Cape Town taps into 'world's biggest aquifer' to meet its water needs
Not long ago, Cape Town stood on the threshold of being the first major city in the world to run out of water.
And while this was ultimately avoided, the city took no chances. In a move to end water insecurity, the city this week started pumping water from the biggest underground lake in the world.
On Wednesday, mayor Dan Plato and mayoral committee member for water and waste Xanthea Limberg launched the groundwater supply project from the Table Mountain Group (TMG) aquifer next to the Steenbras Dam, situated above the Koggelberg mountains.
The city said that once the first phase of the supply project is fully operational it would contribute up to 30 million litres per day to the city’s water supply.
Currently, the city uses between 650 and 700 million litres of water per day.
“This is a milestone achievement in the implementation of the Cape Town Water Strategy, which addresses water supply security and other aspects of our shared water future,” read a city statement on Thursday.
The city’s dam levels are the highest they have been since the Western Cape, Northern Cape and Eastern Cape entered into a huge drought in 2015.
The higher dam levels are partly due to better rains — though rainfall for 2020 is still tracking below the historical average — but it also has to do with water restrictions, water saving measures, and behavioural change on the part of the city’s residents.
The city started exploring for groundwater in 2017 when a Day Zero date, when the city’s taps would be turned off, was set down on the calendar.
The city said groundwater is a key part of its new water supply programme to diversify its water source mix.
“The City initiated drilling operations at Steenbras during the drought crisis and the Table Mountain Group (TMG) aquifer is now producing its first yield of groundwater at the Steenbras wellfield,” read the city statement.
The TMG aquifer, believed to be the largest in the world, runs from Nieuwoudtville in the Great Karoo to Cape Agulhas in the south and Port Elizabeth in the east — a sizeable chunk of SA’s surface area.
The current drilling has reached a depth of 710m into the ground.
“The water strategy is an ambitious road map towards a future in which Cape Town is more resilient to drought and other climate shocks — meaning that sudden, extreme levels of water restrictions should not be necessary,” said Plato.
“It takes into account the important yet complex relationships between water, people, the economy and the environment.

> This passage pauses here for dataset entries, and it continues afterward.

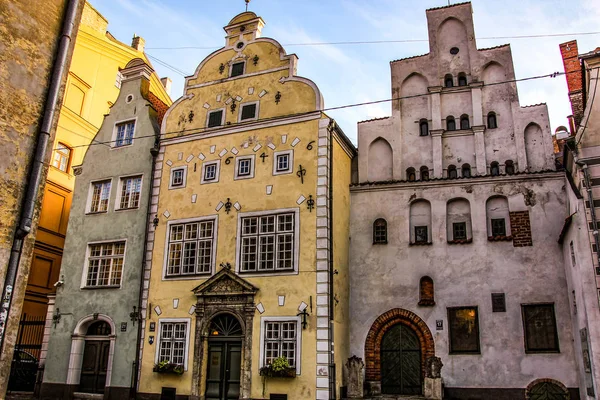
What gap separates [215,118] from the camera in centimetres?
2161

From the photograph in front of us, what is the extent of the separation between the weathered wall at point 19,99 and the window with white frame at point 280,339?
387 inches

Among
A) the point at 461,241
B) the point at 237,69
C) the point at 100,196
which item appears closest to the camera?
the point at 461,241

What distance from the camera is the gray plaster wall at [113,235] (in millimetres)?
20406

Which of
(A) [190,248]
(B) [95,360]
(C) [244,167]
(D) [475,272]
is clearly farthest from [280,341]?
(B) [95,360]

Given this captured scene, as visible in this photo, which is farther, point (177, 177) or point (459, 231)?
point (177, 177)

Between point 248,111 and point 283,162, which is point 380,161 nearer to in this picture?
point 283,162

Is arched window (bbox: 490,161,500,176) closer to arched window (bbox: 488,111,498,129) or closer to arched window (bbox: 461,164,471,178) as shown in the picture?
arched window (bbox: 461,164,471,178)

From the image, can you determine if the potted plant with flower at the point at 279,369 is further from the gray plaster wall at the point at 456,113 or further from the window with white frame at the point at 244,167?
the gray plaster wall at the point at 456,113

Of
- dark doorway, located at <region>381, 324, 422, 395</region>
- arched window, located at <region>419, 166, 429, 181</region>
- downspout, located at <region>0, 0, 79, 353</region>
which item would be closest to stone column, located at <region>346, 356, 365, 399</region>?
dark doorway, located at <region>381, 324, 422, 395</region>

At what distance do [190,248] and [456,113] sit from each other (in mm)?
11521

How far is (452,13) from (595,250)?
12.1m

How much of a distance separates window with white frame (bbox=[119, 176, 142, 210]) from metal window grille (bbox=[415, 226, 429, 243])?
11.2 meters

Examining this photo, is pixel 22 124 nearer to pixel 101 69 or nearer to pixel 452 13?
pixel 452 13

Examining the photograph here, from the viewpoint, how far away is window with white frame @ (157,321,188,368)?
19.0 meters
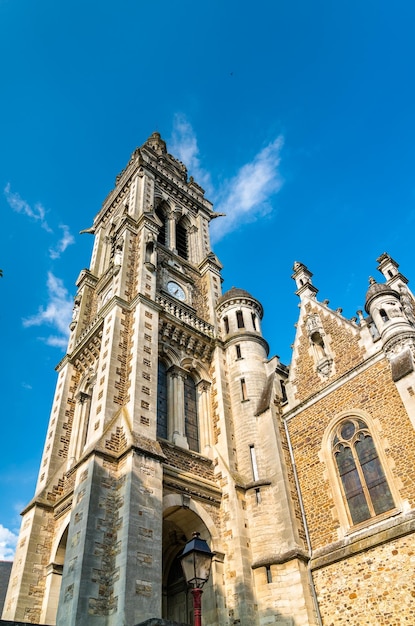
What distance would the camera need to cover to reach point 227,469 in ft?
57.9

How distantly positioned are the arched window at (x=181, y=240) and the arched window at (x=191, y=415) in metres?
9.92

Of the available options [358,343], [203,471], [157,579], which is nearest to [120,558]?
[157,579]

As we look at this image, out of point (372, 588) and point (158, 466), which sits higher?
point (158, 466)

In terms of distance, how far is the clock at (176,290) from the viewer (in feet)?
80.3

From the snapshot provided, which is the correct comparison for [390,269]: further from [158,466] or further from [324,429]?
[158,466]

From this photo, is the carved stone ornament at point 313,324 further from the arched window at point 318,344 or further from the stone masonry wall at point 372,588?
the stone masonry wall at point 372,588

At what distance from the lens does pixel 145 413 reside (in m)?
16.5

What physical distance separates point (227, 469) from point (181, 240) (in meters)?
16.3

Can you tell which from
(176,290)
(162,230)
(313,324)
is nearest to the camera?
(313,324)

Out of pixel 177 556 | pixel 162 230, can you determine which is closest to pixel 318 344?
pixel 177 556

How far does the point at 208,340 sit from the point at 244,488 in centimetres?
724

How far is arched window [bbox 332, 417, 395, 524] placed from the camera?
46.6 feet

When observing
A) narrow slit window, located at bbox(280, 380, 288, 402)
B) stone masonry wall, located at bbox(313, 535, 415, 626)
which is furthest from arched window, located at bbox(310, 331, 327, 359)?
stone masonry wall, located at bbox(313, 535, 415, 626)

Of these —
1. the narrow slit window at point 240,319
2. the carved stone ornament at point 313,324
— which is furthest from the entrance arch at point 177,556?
Result: the narrow slit window at point 240,319
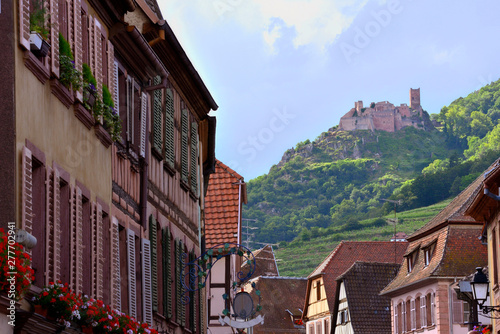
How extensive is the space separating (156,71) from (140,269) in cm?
311

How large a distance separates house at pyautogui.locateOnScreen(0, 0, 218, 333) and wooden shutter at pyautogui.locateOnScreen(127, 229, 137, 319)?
0.6 inches

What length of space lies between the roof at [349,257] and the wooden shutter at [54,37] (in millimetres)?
46563

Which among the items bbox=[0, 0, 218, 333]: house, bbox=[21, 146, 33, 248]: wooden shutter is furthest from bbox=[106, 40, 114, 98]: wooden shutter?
bbox=[21, 146, 33, 248]: wooden shutter

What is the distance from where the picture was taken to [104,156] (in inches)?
505

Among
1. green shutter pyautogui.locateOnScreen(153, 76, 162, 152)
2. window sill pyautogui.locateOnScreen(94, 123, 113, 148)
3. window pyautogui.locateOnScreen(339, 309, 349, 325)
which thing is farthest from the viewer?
window pyautogui.locateOnScreen(339, 309, 349, 325)

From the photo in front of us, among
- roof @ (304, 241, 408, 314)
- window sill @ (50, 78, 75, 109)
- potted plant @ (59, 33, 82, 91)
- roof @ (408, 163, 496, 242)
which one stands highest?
roof @ (304, 241, 408, 314)

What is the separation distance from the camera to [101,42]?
13211mm

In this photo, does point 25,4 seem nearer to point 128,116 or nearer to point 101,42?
point 101,42

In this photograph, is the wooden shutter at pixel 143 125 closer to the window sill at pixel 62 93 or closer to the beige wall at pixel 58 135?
the beige wall at pixel 58 135

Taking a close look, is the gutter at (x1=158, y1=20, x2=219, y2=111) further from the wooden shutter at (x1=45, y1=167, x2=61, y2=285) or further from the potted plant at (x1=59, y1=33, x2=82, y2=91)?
the wooden shutter at (x1=45, y1=167, x2=61, y2=285)

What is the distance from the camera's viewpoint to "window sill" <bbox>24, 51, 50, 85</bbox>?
9.25 meters

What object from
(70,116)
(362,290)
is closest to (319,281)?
(362,290)

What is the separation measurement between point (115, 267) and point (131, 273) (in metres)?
1.28

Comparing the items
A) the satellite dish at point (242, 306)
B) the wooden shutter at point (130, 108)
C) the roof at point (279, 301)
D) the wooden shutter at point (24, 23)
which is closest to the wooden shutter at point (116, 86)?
the wooden shutter at point (130, 108)
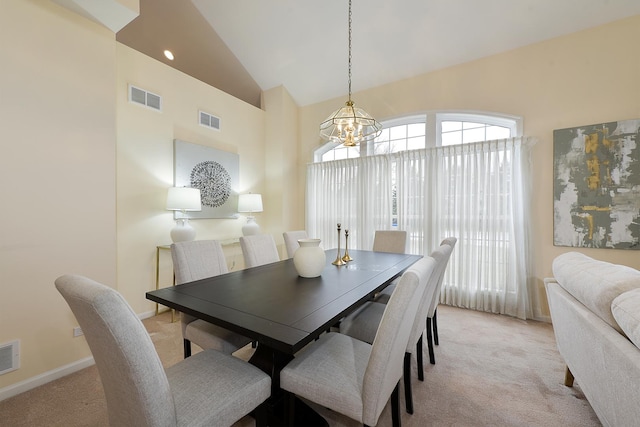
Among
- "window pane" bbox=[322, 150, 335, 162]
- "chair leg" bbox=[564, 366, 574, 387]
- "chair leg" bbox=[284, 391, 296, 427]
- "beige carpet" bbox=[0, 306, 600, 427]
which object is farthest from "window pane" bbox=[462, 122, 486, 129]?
"chair leg" bbox=[284, 391, 296, 427]

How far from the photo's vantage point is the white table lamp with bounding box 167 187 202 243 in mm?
2957

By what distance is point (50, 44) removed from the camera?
197 centimetres

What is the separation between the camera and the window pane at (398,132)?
12.7ft

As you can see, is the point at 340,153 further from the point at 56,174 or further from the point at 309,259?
the point at 56,174

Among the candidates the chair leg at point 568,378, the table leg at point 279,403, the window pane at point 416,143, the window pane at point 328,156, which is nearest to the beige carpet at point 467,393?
the chair leg at point 568,378

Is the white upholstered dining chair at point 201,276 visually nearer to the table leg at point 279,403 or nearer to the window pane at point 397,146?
the table leg at point 279,403

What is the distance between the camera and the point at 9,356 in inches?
70.4

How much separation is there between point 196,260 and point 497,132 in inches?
145

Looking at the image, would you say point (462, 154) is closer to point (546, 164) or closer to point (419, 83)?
point (546, 164)

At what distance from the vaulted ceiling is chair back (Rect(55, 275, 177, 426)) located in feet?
11.9

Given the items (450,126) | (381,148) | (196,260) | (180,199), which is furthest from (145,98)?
(450,126)

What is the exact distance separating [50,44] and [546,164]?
15.2ft

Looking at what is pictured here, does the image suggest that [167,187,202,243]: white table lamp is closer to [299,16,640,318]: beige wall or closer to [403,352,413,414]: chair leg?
[403,352,413,414]: chair leg

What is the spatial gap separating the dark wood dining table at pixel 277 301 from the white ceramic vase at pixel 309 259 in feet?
0.19
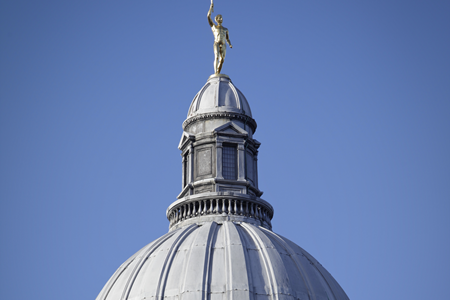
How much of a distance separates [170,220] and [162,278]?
1172 cm

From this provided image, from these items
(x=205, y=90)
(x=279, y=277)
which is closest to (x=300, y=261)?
(x=279, y=277)

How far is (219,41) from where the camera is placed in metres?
75.9

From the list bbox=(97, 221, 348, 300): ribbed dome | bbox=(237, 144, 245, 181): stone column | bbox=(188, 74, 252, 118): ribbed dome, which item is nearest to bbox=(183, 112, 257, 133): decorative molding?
bbox=(188, 74, 252, 118): ribbed dome

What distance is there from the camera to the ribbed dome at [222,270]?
56.4m

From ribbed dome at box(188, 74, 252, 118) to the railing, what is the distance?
9.55 m

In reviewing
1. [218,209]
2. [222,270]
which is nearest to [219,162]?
[218,209]

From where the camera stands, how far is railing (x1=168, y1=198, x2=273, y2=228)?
6606 cm

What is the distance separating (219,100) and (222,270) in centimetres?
2061

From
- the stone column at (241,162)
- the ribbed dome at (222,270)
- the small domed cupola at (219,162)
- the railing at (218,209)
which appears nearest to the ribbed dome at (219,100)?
the small domed cupola at (219,162)

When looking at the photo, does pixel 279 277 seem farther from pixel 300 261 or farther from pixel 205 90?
pixel 205 90

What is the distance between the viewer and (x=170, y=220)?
228 ft

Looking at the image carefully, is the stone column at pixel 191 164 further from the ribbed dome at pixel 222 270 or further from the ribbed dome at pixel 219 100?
the ribbed dome at pixel 222 270

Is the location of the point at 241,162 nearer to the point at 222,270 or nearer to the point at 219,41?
the point at 219,41

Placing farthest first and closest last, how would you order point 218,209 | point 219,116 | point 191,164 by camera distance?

I am glad to know we are on track with investing in our long-term resilience and water security.”
The city has completed eight production boreholes, which currently yield almost 20 million litres per day with drilling for a further four under way, expected to increase the yield to 30 million litres per day.
“To put this into context, 30 million litres per day is the equivalent of a daily water supply for about 200,000 people at current consumption levels of 125 litres of water per person per day. Alternatively, this would represent 16 days’ worth of water for the whole city, for every year of operation,” said Limberg.
She said there was no urgent threat to the city’s immediate water security provided that the current water restrictions were adhered to.
“The City of Cape Town has been studying the character and behaviour of this aquifer for more than 10 years, so by the time the drought crisis reached the point where exploratory drilling needed to take place, it was done with a wealth of prior research,” said Limberg.
“The Steenbras wellfield was chosen due to favourable hydrogeological conditions, giving rise to a potentially high groundwater yield, with the benefit of being in close proximity to the Steenbras Dam. This is ideal as the groundwater can be pumped directly into the dam and treated at the Faure water treatment works to drinking-water standard.”
She said that a key highlight to the project was the environmental mitigation and controls used to ensure the protection of the Steenbras Nature Reserve, which falls within the Kogelberg Biosphere Reserve. She said these measures include:
- the search and rescue of protected vegetation;
- topsoil management;
- reusing on-site material to prevent changes to ground conditions (for example screening and reusing excavated material instead of importing new material);
- matching historical groundwater and surface water movement across trenches;
- installing power lines underground to allow for veld fire preventive management and reducing the visual impact of pylons;
- spanning pipelines across rivers instead of trenching through them; as well as
- rehabilitating disturbed areas after construction.
The environmental sensitivity of the area and the natural fire cycles which occur in its fynbos ecosystem meant that power and communications cables were buried in the same trenches as the pipelines.
“The fibreoptic cable network feeds all data from the respective boreholes to a centralised Supervisory Control and Data Acquisition (SCADA). The SCADA allows the wellfield to be controlled and operated through an automated system,” reads the statement.
“Invasive alien vegetation is being removed from the Steenbras Nature Reserve catchment area, in an effort to maximise the rainwater surface run-off yield into the Steenbras Dam. Pine and blue gum trees are being systematically removed and the land is carefully rehabilitated with indigenous vegetation,” added Limberg.
“Alien vegetation clearance and various other short-term projects are also providing local work opportunities through the Expanded Public Works Programme (EPWP).”